- [INSTRUCTIONS TO FOLLOW]: From the line containing "Удобный туалет в баню" to the line containing "Indiana travel tech" in the entries below, reproduce every line exactly, ends included. Nothing else belongs in the copy, and no pictures.

--- DATA SHOWN Enclosed Below ---

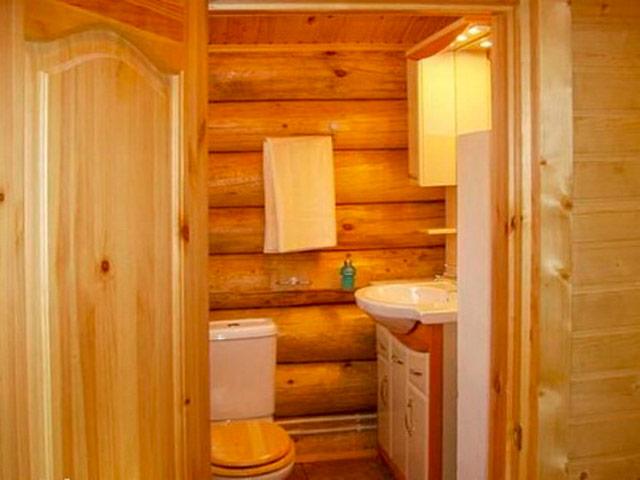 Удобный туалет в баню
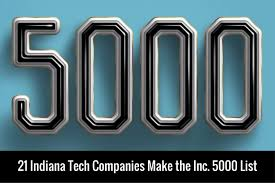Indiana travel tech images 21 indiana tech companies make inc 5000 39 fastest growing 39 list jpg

--- End of Enclosed DATA SHOWN ---
--- DATA SHOWN Enclosed Below ---

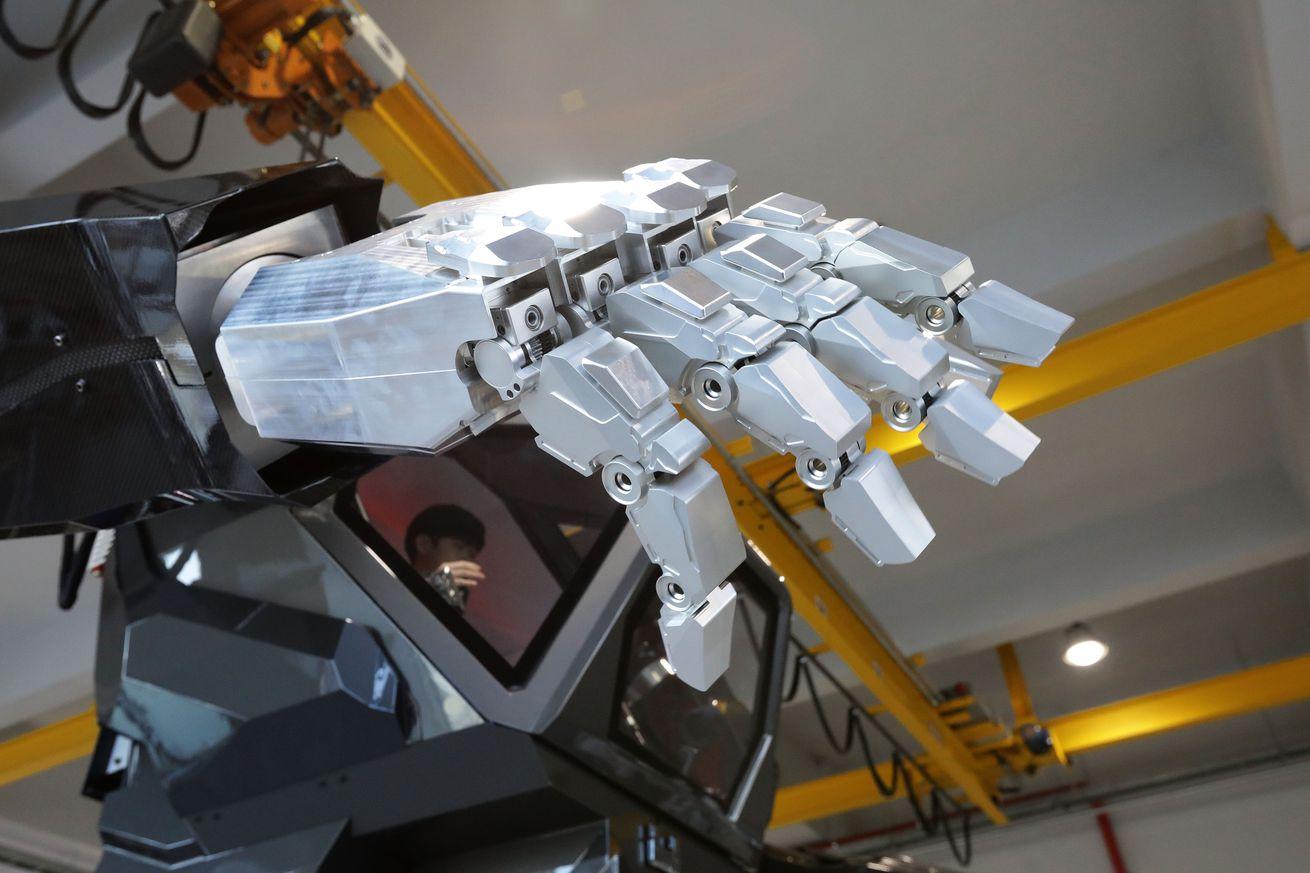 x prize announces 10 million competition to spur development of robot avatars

--- End of Enclosed DATA SHOWN ---
--- DATA SHOWN Enclosed Below ---

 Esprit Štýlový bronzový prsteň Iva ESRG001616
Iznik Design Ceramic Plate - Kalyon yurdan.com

--- End of Enclosed DATA SHOWN ---

- [EXERCISE OUTPUT]:
 Удобный туалет в баню
Indiana travel tech images 21 indiana tech companies make inc 5000 39 fastest growing 39 list jpg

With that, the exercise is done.